> **SOURCE**

Our Lord brought all this suddenly to mind, when he showed me these words and said, “I am the ground of your asking: firstly, it is my will that you shall have it; secondly I make you desire it; then I make you ask for it, and you do seek it. How then should it be that you do not  get what you seek?

In these four reasons our Lord showed a mighty comfort, as may be seen if we examine the same words.

In the third reason, where he says, and you do seek it, there he shows what great delight and everlasting reward he will give us for our seeking. And in the fourth reason, where he says, How then should it be that you should not get it?  this is said as if it were impossible, since it is completely impossible that we should seek mercy  and grace and not have it. Indeed, everything that our good Lord makes us seek, he himself has designed for us from before creation. Here we can see that our asking is not the cause of the goodness and grace he does to us, but only his his own goodness, a fact he showed truly in those sweet words that he said, “I am the ground.” And the good Lord wants this to be known by his lovers on earth, so that the more we know, the more we shall ask, if we understand this wisely, as our Lord intends.

Asking is a true, gracious and enduring will of the soul, united and fastened to the will of our Lord by the sweet secret working of the Holy Spirit. Our Lord himself, he is the first receiver of our prayer in my view, and he accepts it very thankfully. As he enjoys it so much, he sends it up above and places it in a treasury where it shall never perish. It is there before God with all his holy saints, continually received, forwarding our needs. And when we enter into our eternal happiness it will be given back to us as a small instance of joy, with endless, dignifying thanks from him.

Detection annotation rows
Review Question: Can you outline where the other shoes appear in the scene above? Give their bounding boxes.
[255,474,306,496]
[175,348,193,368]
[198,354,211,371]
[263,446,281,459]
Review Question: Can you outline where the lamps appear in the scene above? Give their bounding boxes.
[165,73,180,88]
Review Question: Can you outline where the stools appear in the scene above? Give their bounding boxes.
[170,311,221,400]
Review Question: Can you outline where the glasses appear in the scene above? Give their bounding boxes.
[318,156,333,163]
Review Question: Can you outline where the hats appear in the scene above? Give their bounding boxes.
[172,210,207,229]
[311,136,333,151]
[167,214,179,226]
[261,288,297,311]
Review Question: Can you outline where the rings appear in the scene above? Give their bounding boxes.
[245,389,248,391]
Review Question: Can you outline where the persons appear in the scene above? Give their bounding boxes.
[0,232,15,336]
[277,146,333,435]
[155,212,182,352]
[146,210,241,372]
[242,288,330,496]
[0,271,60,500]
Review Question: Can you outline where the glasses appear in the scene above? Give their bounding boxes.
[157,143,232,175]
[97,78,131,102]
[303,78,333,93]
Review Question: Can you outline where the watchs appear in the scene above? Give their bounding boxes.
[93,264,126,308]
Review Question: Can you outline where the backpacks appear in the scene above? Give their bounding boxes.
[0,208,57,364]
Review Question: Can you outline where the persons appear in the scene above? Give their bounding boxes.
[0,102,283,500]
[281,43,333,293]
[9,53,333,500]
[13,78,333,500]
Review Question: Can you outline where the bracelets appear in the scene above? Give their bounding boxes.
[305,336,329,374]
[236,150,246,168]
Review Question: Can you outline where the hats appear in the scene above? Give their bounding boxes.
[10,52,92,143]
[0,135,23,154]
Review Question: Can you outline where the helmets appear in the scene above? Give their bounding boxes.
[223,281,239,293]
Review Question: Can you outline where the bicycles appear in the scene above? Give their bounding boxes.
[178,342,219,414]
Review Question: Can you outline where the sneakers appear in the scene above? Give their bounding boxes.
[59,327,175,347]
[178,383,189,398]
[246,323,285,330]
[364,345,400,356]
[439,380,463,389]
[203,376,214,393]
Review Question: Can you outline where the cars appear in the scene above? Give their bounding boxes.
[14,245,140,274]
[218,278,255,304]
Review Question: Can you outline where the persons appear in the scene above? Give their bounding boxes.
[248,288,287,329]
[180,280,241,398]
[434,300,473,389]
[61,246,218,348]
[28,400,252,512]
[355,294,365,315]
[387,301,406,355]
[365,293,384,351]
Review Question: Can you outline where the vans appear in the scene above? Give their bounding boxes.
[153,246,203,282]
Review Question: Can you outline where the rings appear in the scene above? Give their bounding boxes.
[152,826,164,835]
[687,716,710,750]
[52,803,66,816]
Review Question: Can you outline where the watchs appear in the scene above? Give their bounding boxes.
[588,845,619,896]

> **WRITTEN PROBLEM**
Answer these questions about the passage on prayer:
1. What does the Lord say he is, in the words he speaks at the start?
2. According to the fourth reason, what is completely impossible?
3. Where does the Lord place prayer after sending it up above?

> **TASK OUTPUT**
1. The ground of our asking.
2. That we should seek mercy and grace and not have it.
3. In a treasury where it shall never perish.